Now that we have assigned a label for each tweet, let's classify them into positive, negative, or neutral tweets to find the percentages.

In [20]:
pos_tweets = [ tweet for index, tweet in enumerate(df['clean_tweet']) if df['SA'][index] > 0]
neu_tweets = [ tweet for index, tweet in enumerate(df['clean_tweet']) if df['SA'][index] == 0]
neg_tweets = [ tweet for index, tweet in enumerate(df['clean_tweet']) if df['SA'][index] < 0]

In [21]:
print("Percentage of positive tweets: {}%".format(len(pos_tweets)*100/len(df['clean_tweet'])))
print("Percentage of neutral tweets: {}%".format(len(neu_tweets)*100/len(df['clean_tweet'])))
print("Percentage of negative tweets: {}%".format(len(neg_tweets)*100/len(df['clean_tweet'])))

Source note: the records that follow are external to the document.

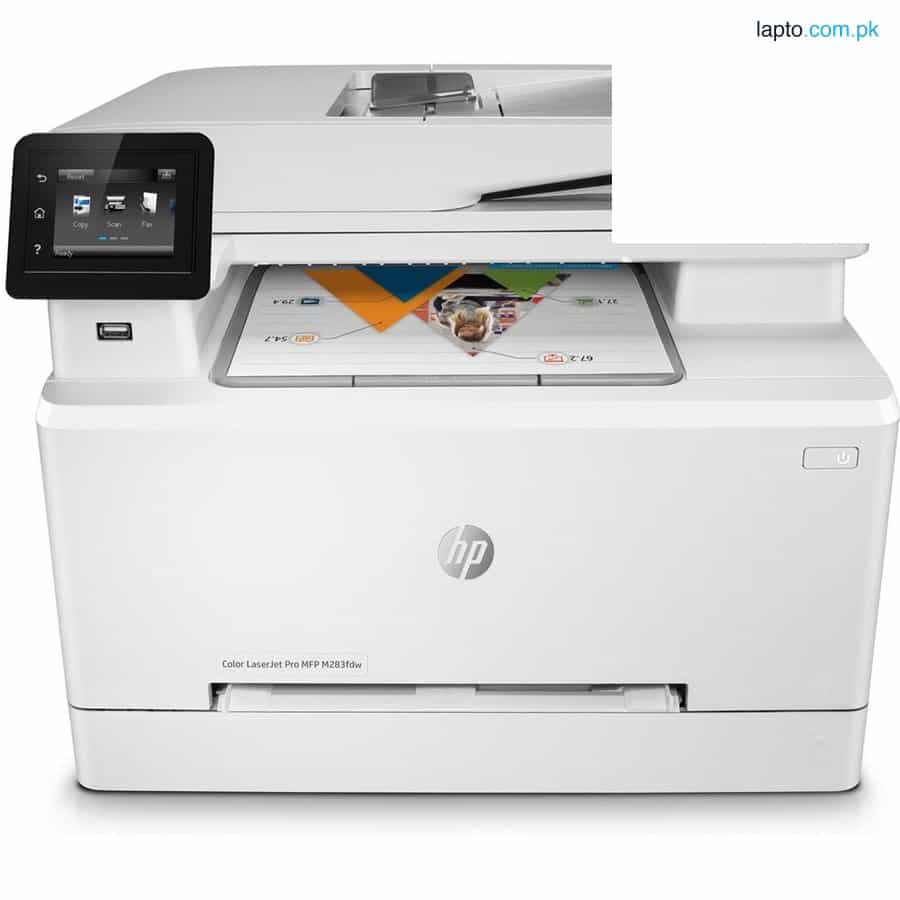 HP Color LaserJet Pro M283fdw Multifunction Printer MFP 1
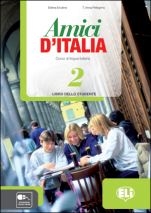 AMICI D ITALIA 2, UČBENIK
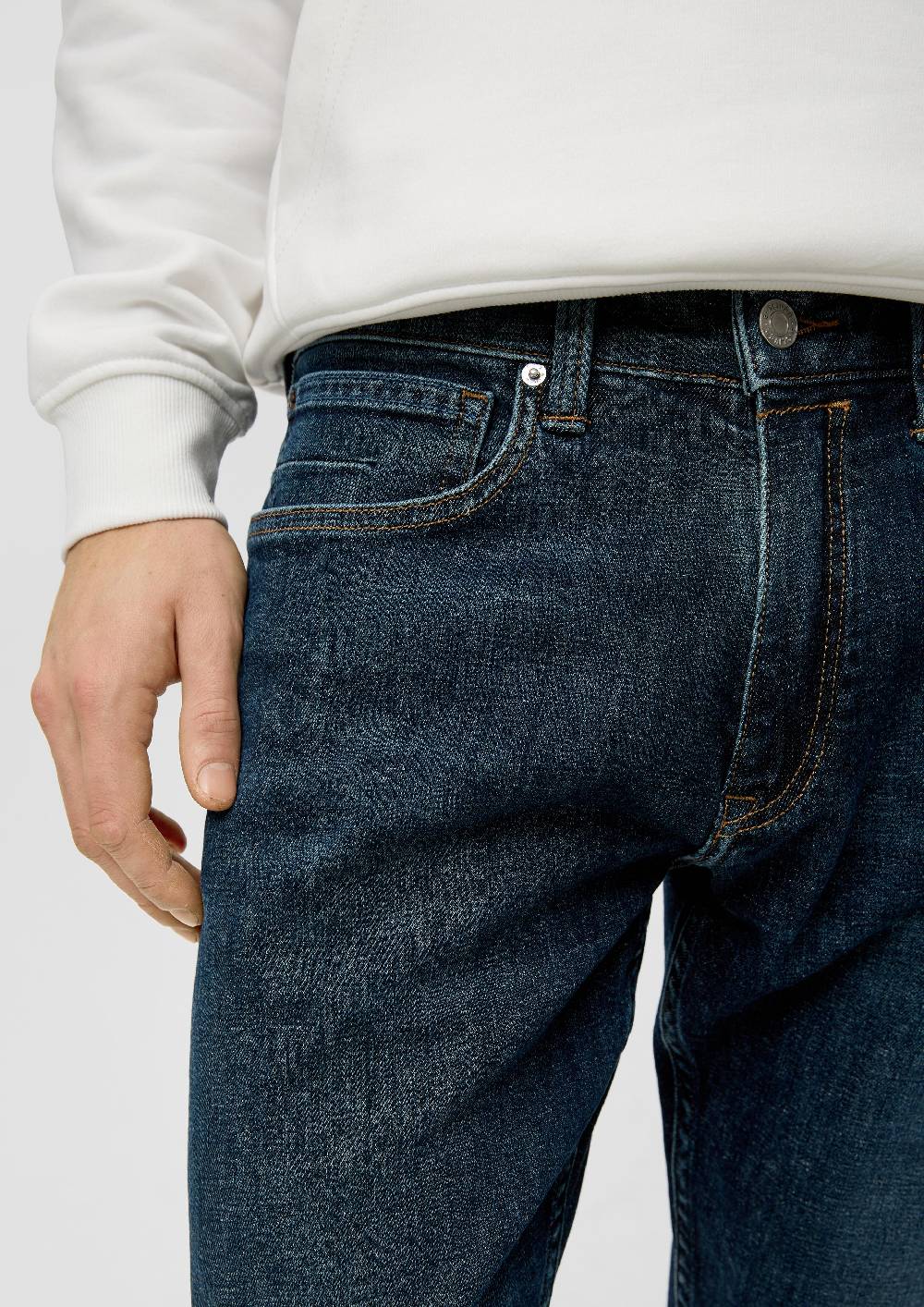 S.Oliver Jeans Mauro / Regular Fit / High Rise / Tapered Leg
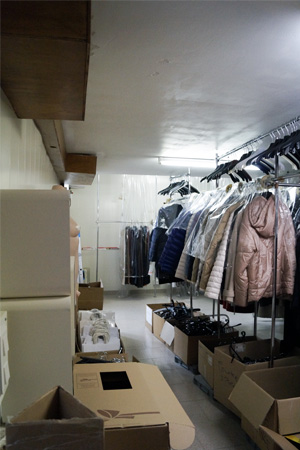 Boutique Alma - Réserve au sous sol 4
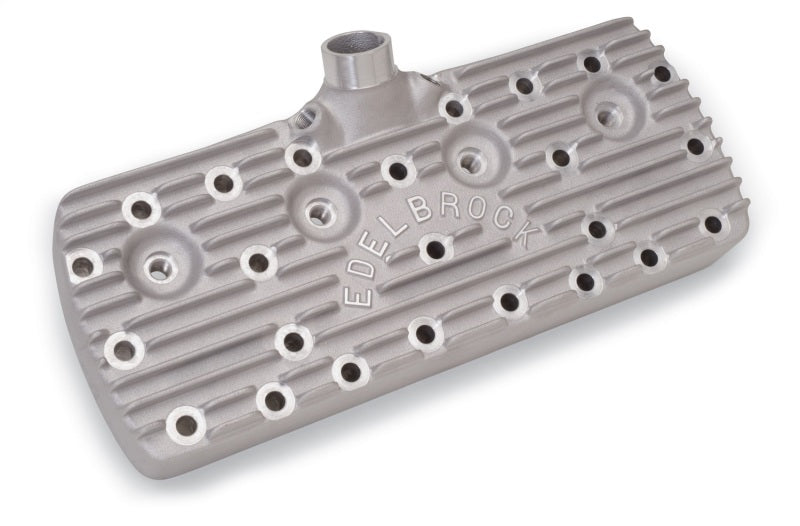 Edelbrock 1126 Cylinder Heads 1939-48 Model fits Ford Flatheads w/ Block Letter Logo (Pair)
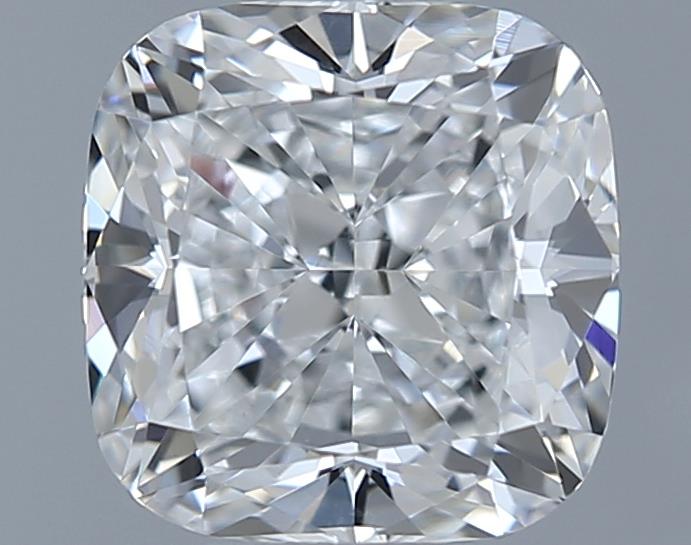 0.71ct Cushion F VS2 Natural Diamond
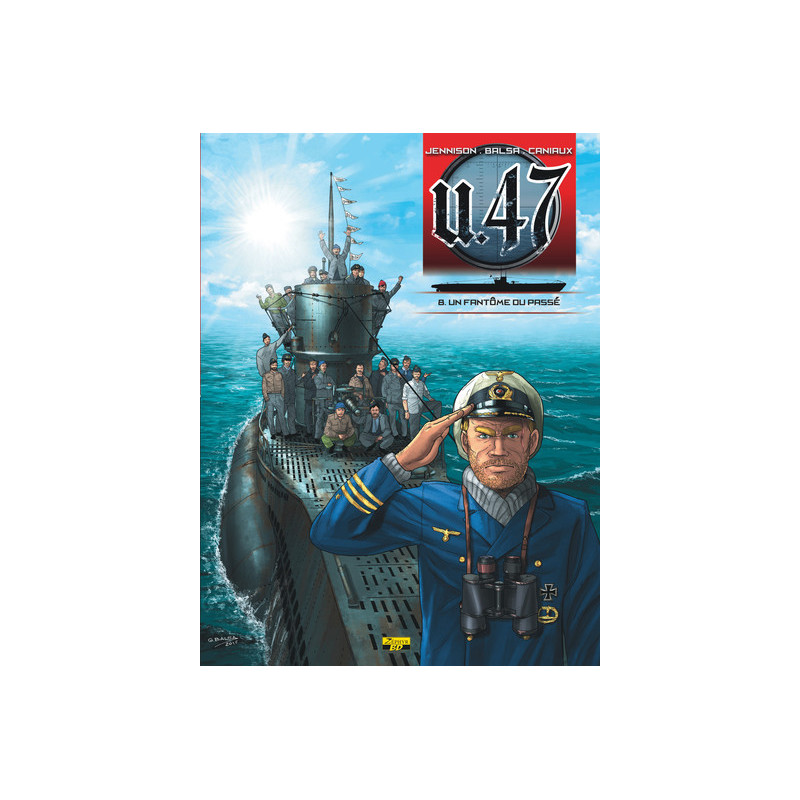 U-47 - Tome 8 - Un fantôme du passé (Doc)
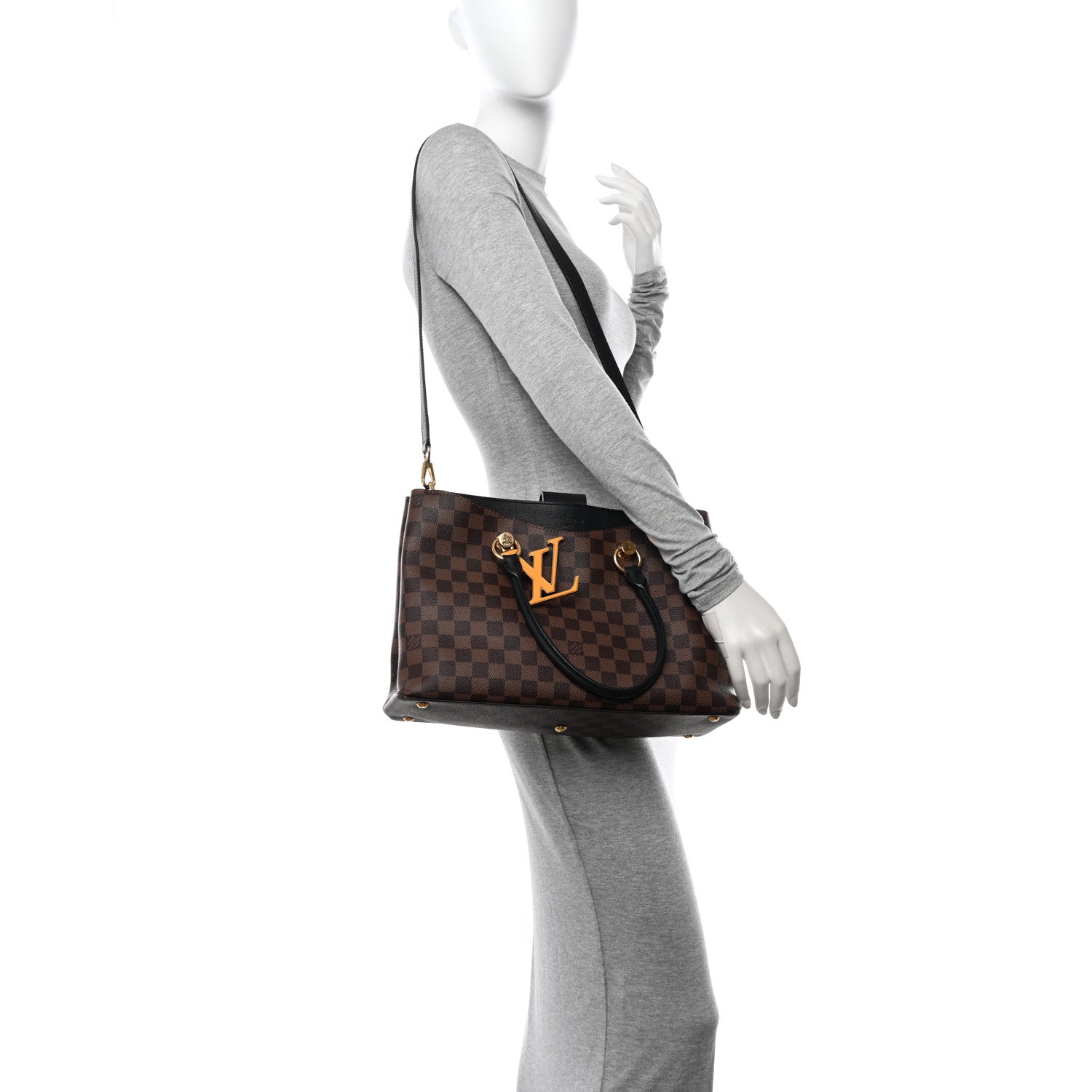 Louis Vuitton Damier Ebene LV Riverside Black 2 of 13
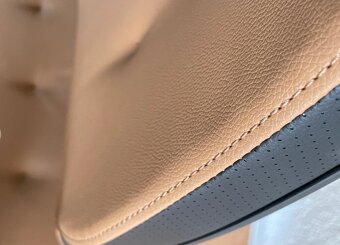 ERGONOMICKÁ KANCELÁRSKA STOLIČKA - STÁLA nová 370 eur - 4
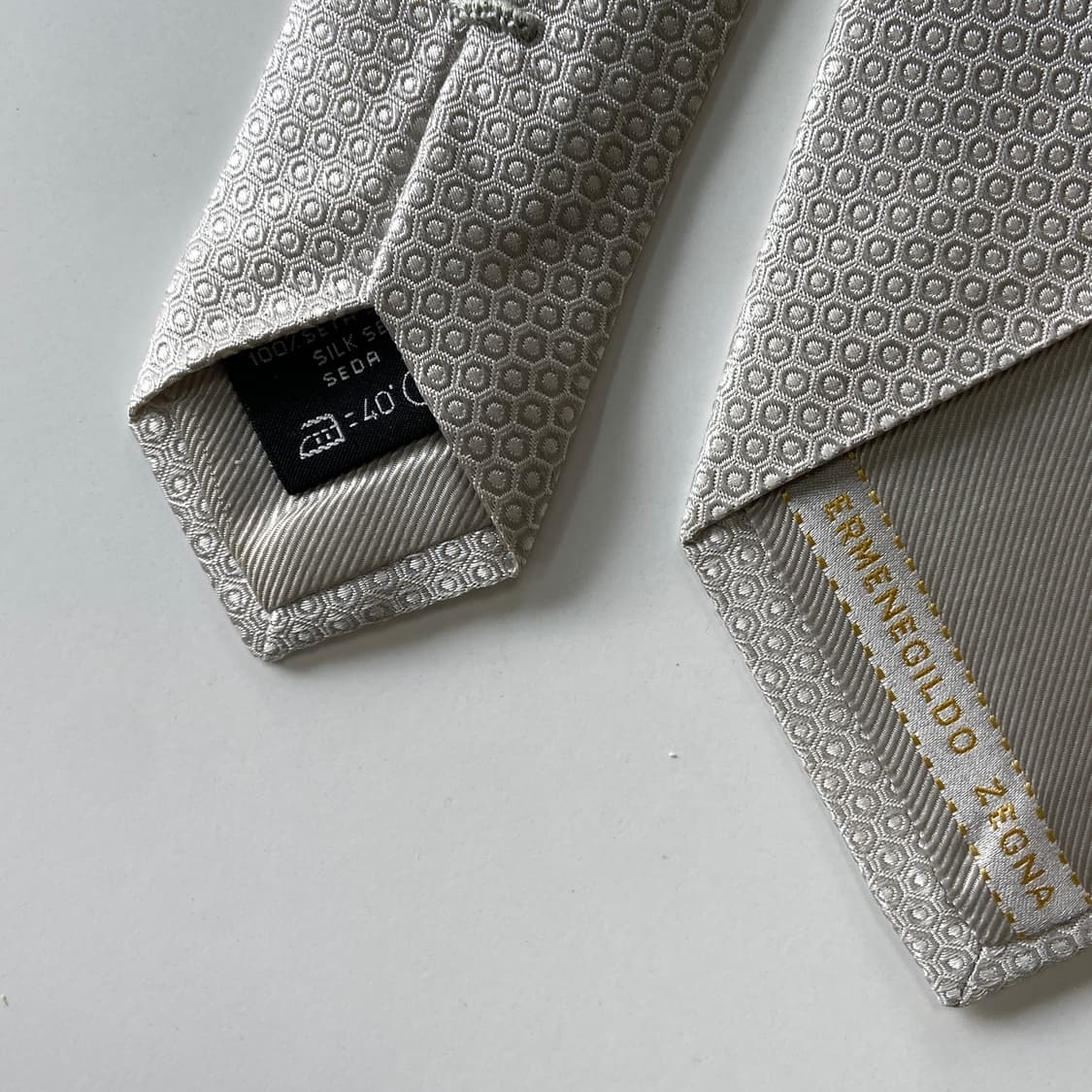 에르메네질도 제냐 정품 넥타이 명품 상품이미지5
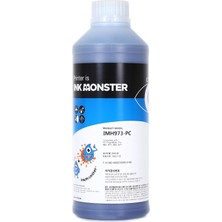 Fast İmage Inkmonster® Hp 971 Pigment Mavi Şişe Mürekkep 1lt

Percentage of positive tweets: 36.00381497377206%
Percentage of neutral tweets: 3.4334763948497855%
Percentage of negative tweets: 60.56270863137816%


## Limitations

When looking at our tweets and the sentiment labels, there are some inaccuracies with the way some of the tweets are labelled. For example, “I guess Die Hard is a Christmas movie” was labelled as a negative tweet when it should be positive, while “Forget 'Die Hard,' 'Go' Is the Ultimate Anti-Christmas Movie” is labeled as negative as well, but should be neutral.